The World Health Organisation warned that the virus was spreading in the Americas, with three to four million cases expected this year.

Closer to Malaysia, an Indonesian research team has found a positive Zika case in Sumatra on Sunday.

Dr Subramaniam said getting rid of the breeding grounds was the root solution to bringing dengue under control.

The effort, he said, would also be important to prevent the spread of the Zika virus.

“We constantly carry out methods such as widespread larvicidal spraying to destroy larvae and outdoor residual spraying, which is best when used on high-rise residences,” he said after visiting the Seri Cempaka Apartment in Bandar Baru Bangi here yesterday.

The apartment, which had 41 dengue cases last month, was one of the 233 hotspots nationwide.

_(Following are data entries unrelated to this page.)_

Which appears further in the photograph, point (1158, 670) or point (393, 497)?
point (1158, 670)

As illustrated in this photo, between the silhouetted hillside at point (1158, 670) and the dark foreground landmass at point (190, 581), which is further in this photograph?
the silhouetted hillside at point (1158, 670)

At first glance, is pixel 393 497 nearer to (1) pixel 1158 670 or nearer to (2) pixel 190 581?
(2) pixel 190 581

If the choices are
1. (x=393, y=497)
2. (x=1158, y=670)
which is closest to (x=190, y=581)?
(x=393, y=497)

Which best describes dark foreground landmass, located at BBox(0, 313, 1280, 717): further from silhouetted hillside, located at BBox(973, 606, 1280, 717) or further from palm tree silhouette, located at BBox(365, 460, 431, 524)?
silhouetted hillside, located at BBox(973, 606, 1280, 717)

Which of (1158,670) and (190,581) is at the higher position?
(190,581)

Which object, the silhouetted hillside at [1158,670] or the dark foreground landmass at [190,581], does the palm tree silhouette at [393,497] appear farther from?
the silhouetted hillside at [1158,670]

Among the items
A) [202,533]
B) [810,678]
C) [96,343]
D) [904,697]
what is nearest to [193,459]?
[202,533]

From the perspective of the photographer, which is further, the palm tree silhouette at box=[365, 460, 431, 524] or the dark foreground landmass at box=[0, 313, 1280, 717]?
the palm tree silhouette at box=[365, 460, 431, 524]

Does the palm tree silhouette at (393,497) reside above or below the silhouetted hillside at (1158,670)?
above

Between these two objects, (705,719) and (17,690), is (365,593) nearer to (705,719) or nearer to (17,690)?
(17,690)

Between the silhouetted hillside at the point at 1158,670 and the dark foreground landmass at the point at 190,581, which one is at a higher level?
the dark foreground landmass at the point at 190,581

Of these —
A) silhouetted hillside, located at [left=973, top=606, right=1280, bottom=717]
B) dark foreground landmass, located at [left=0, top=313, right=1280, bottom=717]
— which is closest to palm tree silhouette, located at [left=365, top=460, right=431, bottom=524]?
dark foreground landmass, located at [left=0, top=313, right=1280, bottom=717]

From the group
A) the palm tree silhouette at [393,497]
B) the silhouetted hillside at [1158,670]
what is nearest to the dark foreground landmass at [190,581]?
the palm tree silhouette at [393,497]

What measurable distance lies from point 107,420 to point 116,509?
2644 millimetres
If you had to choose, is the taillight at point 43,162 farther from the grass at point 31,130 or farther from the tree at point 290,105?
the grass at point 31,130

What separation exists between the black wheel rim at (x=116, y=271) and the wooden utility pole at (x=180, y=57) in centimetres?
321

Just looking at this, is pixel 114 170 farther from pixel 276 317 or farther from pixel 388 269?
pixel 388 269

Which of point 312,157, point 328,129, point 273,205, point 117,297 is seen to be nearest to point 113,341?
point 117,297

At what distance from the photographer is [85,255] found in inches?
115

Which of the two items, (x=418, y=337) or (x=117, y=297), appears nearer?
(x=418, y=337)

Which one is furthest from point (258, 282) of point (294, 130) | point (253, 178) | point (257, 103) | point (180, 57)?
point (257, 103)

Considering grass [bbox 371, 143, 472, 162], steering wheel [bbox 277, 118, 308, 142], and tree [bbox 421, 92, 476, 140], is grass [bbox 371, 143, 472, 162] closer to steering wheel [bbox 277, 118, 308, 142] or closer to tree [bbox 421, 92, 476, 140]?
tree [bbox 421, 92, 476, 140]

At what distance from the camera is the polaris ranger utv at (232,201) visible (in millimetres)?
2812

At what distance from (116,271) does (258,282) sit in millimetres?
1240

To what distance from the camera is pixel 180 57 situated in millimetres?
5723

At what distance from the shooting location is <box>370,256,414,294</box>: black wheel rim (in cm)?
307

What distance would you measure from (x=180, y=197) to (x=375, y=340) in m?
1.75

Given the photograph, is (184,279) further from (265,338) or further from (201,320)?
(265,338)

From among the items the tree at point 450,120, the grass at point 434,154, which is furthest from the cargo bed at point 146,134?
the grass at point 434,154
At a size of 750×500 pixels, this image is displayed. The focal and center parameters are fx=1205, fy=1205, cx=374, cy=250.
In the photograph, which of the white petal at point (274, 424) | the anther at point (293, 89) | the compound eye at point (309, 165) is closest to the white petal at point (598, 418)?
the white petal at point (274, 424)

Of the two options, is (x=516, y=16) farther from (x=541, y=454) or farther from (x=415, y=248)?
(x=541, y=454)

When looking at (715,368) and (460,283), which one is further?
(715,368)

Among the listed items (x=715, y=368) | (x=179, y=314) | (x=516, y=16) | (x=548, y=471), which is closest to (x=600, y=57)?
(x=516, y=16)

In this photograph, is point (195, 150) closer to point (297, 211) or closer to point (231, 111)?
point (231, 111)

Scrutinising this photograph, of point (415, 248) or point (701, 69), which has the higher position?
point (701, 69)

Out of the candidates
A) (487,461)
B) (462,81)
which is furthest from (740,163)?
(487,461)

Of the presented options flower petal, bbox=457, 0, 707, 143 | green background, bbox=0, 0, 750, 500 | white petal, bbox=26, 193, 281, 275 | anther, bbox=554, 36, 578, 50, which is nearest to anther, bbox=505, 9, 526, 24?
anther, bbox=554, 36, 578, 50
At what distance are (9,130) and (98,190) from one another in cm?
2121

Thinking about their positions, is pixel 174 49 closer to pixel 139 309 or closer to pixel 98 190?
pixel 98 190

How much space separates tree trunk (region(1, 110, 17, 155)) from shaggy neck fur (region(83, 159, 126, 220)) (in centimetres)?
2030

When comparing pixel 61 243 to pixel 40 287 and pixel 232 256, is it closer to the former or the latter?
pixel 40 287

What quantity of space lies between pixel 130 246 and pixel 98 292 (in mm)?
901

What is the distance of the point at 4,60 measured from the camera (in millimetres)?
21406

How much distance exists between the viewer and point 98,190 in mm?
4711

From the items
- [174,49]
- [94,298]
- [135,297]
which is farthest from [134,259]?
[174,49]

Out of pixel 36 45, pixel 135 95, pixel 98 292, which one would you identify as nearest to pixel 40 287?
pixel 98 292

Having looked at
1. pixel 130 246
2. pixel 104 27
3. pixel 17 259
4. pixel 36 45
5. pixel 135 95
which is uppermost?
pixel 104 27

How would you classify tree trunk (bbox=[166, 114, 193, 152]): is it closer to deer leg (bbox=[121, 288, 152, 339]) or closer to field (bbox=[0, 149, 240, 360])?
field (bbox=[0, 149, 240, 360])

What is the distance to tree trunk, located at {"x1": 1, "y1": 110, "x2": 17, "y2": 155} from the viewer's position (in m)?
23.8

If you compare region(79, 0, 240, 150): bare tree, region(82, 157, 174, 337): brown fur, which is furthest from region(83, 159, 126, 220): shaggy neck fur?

There were six dengue outbreaks at the apartment last year and the longest was for three months.

In Johor Baru, the public especially urbanites have been told to clean up their act to prevent any more unnecessary deaths due to the dengue virus.

Johor Health and Environment committee chairman Datuk Ayub Rahmat said the virus had already claimed three deaths in Johor, which was one more than the two recorded in January last year.

The state also saw a total of 2,115 dengue cases in January, a 201.7% increase from the 701 cases recorded for the same period last year.